La deuxième erreur classique est de cumuler le barème kilométrique avec une déduction des frais réels de carburant ou d’entretien. Le barème étant forfaitaire et global, il interdit ce double comptage. Les seuls frais ajoutables sont les péages et les frais de stationnement liés exclusivement aux trajets professionnels.
La troisième erreur, plus subtile, concerne les véhicules en location longue durée ou en leasing professionnel. Lorsque les loyers sont déjà déduits comme charge professionnelle (pour les indépendants en BNC ou BIC), il n’est plus possible d’appliquer le barème kilométrique. Le contribuable doit alors opter pour la déduction des frais réels carburant et entretien, sur justificatifs.
Questions fréquentes
Le barème kilométrique 2026 inclut-il le carburant ?
Oui, le barème kilométrique forfaitaire couvre l’intégralité des frais d’utilisation du véhicule : carburant, primes d’assurance, entretien courant, achat de pneumatiques, dépréciation du véhicule, frais d’achat des casques et protections pour les deux-roues. Les frais de péage et de stationnement liés à un déplacement professionnel peuvent en revanche être ajoutés en sus, sur justificatifs. Les amendes ne sont jamais déductibles.
Que se passe-t-il si je dépasse 20 000 km par an à titre professionnel ?
Au-delà de 20 000 km, c’est la troisième tranche qui s’applique avec un coefficient unique multiplié par la totalité du kilométrage. Pour un véhicule 5 CV parcourant 25 000 km par an, le calcul devient : 25 000 × 0,427 = 10 675 € déductibles. Les contribuables dépassant largement ce seuil doivent justifier précisément le caractère professionnel des trajets en cas de contrôle fiscal (carnet de bord, ordres de mission, agenda).
Comment justifier les kilomètres déclarés en cas de contrôle ?
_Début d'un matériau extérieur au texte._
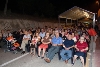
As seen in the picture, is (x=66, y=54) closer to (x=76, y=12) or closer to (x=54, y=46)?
(x=54, y=46)

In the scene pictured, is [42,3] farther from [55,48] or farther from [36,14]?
[55,48]

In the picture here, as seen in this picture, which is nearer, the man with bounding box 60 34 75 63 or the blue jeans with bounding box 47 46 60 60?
the man with bounding box 60 34 75 63

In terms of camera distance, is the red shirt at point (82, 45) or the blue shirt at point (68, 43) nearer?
the red shirt at point (82, 45)

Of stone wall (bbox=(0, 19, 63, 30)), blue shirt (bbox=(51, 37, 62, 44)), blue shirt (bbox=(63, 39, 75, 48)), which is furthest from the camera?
stone wall (bbox=(0, 19, 63, 30))

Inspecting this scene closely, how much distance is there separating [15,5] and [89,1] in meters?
33.9

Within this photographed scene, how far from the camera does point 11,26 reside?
75.4ft

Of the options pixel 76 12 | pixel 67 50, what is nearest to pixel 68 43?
pixel 67 50

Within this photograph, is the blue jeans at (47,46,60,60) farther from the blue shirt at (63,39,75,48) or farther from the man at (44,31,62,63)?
the blue shirt at (63,39,75,48)

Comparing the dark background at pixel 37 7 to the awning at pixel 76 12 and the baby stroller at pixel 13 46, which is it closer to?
the awning at pixel 76 12

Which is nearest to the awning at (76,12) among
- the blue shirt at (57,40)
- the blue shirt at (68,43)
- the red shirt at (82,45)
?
the blue shirt at (57,40)

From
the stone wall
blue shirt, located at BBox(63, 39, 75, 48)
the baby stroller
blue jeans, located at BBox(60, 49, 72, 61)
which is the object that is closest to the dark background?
the stone wall

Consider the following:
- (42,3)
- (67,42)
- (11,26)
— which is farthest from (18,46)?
(42,3)

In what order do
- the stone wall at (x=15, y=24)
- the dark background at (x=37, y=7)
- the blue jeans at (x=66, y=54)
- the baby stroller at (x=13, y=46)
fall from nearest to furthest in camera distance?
the blue jeans at (x=66, y=54) < the baby stroller at (x=13, y=46) < the stone wall at (x=15, y=24) < the dark background at (x=37, y=7)

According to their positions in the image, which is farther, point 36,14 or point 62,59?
point 36,14
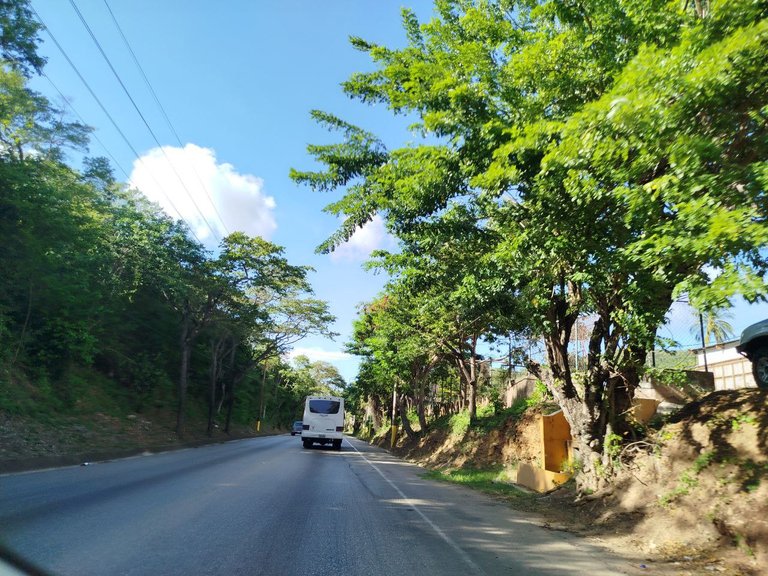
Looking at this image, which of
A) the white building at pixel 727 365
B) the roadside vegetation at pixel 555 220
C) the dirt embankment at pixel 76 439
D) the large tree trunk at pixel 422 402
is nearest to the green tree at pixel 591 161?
the roadside vegetation at pixel 555 220

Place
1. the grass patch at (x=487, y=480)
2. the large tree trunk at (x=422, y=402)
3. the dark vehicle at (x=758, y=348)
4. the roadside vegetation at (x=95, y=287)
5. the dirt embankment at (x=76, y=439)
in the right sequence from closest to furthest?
the dark vehicle at (x=758, y=348)
the grass patch at (x=487, y=480)
the dirt embankment at (x=76, y=439)
the roadside vegetation at (x=95, y=287)
the large tree trunk at (x=422, y=402)

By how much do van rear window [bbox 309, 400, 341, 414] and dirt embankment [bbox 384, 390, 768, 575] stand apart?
1970 centimetres

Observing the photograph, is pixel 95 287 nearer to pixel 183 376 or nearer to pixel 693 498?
pixel 183 376

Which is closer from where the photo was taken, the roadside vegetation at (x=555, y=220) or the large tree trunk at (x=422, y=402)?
the roadside vegetation at (x=555, y=220)

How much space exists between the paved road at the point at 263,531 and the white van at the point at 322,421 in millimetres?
17774

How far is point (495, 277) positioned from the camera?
8.72 m

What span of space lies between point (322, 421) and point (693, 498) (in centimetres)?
2385

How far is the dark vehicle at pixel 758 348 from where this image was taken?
902cm

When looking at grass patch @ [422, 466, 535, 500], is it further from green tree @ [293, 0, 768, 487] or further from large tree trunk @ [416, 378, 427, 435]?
large tree trunk @ [416, 378, 427, 435]

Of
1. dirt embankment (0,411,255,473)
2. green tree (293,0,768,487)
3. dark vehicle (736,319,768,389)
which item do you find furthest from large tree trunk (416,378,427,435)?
dark vehicle (736,319,768,389)

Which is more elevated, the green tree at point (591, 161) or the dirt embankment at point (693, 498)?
the green tree at point (591, 161)

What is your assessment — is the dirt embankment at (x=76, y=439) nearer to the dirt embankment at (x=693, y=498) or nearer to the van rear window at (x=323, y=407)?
the van rear window at (x=323, y=407)

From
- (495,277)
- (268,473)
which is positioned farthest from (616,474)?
(268,473)

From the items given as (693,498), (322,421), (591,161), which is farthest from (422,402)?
(591,161)
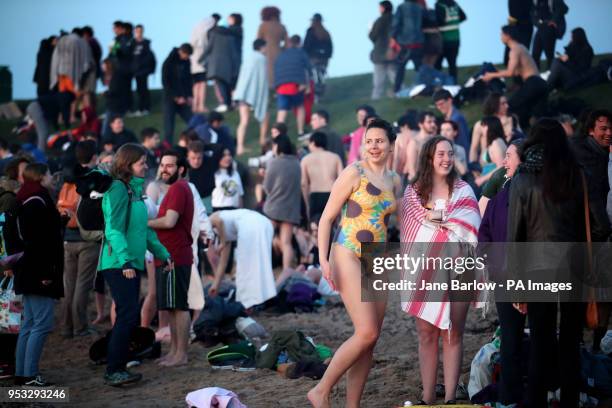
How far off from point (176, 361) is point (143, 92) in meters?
11.6

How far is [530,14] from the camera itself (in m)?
14.3

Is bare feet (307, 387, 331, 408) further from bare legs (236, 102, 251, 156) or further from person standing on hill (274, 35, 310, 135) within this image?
bare legs (236, 102, 251, 156)

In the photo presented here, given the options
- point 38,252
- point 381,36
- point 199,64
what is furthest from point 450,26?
point 38,252

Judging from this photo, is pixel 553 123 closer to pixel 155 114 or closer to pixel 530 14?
pixel 530 14

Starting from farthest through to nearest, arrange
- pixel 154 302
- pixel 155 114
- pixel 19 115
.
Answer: pixel 19 115 → pixel 155 114 → pixel 154 302

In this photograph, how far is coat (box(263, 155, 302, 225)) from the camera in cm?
1091

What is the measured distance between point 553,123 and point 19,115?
60.5ft

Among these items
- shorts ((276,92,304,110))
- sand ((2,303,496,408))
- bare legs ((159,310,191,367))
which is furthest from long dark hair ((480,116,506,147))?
shorts ((276,92,304,110))

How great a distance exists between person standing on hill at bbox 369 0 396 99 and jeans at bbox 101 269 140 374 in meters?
10.3

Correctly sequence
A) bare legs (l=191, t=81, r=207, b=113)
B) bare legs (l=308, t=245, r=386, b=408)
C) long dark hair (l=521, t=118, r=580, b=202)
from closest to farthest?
long dark hair (l=521, t=118, r=580, b=202) → bare legs (l=308, t=245, r=386, b=408) → bare legs (l=191, t=81, r=207, b=113)

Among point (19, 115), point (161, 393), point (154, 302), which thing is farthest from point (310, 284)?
point (19, 115)

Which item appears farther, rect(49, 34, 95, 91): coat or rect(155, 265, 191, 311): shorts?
rect(49, 34, 95, 91): coat

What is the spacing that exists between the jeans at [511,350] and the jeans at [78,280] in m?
5.07

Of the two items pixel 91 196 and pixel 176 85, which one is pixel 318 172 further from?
pixel 176 85
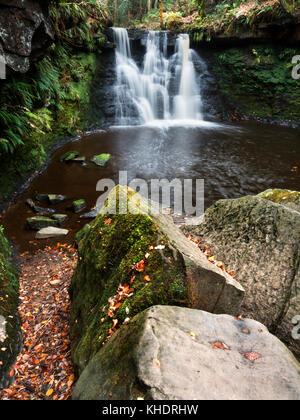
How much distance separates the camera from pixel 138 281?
2211 millimetres

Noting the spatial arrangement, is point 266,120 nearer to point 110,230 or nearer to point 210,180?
point 210,180

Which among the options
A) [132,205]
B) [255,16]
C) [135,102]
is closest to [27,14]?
[132,205]

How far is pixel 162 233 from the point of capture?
241 centimetres

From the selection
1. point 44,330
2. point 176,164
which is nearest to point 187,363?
point 44,330

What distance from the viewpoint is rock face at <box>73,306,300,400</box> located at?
4.73ft

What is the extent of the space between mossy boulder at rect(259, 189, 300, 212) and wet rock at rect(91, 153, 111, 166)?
6172 millimetres

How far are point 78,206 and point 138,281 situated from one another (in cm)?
467

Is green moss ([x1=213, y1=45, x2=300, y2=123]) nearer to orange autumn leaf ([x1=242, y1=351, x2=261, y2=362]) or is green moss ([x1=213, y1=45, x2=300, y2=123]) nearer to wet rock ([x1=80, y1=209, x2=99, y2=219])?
wet rock ([x1=80, y1=209, x2=99, y2=219])

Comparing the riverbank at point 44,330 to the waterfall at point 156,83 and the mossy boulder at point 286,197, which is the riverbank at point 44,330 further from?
the waterfall at point 156,83

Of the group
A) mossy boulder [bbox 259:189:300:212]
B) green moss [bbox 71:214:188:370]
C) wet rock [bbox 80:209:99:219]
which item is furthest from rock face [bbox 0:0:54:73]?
mossy boulder [bbox 259:189:300:212]

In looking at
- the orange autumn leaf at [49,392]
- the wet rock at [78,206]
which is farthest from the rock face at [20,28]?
the orange autumn leaf at [49,392]

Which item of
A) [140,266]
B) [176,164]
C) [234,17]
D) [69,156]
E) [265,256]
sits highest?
[234,17]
L’administration fiscale exige des éléments concordants : carte grise du véhicule à votre nom (ou contrat de location longue durée), agenda professionnel détaillant les rendez-vous, attestation de l’employeur, copie des ordres de mission, factures de carburant et de péages. Les outils de tracking GPS embarqués ou les applications de gestion de notes de frais constituent des preuves recevables. Le fisc peut comparer les kilomètres déclarés au compteur du véhicule lors des contrôles techniques pour détecter les incohérences.
Puis-je cumuler le forfait mobilités durables et le barème kilométrique ?
Le forfait mobilités durables versé par l’employeur (jusqu’à 800 € par an exonérés) ne peut pas se cumuler avec une déduction de frais réels pour les mêmes trajets. Si vous optez pour les frais réels avec barème kilométrique, vous devez réintégrer le forfait perçu dans vos revenus imposables. Le cumul est en revanche possible pour des trajets distincts (forfait mobilités sur le trajet domicile-travail à vélo, barème kilométrique sur les missions professionnelles ponctuelles en voiture).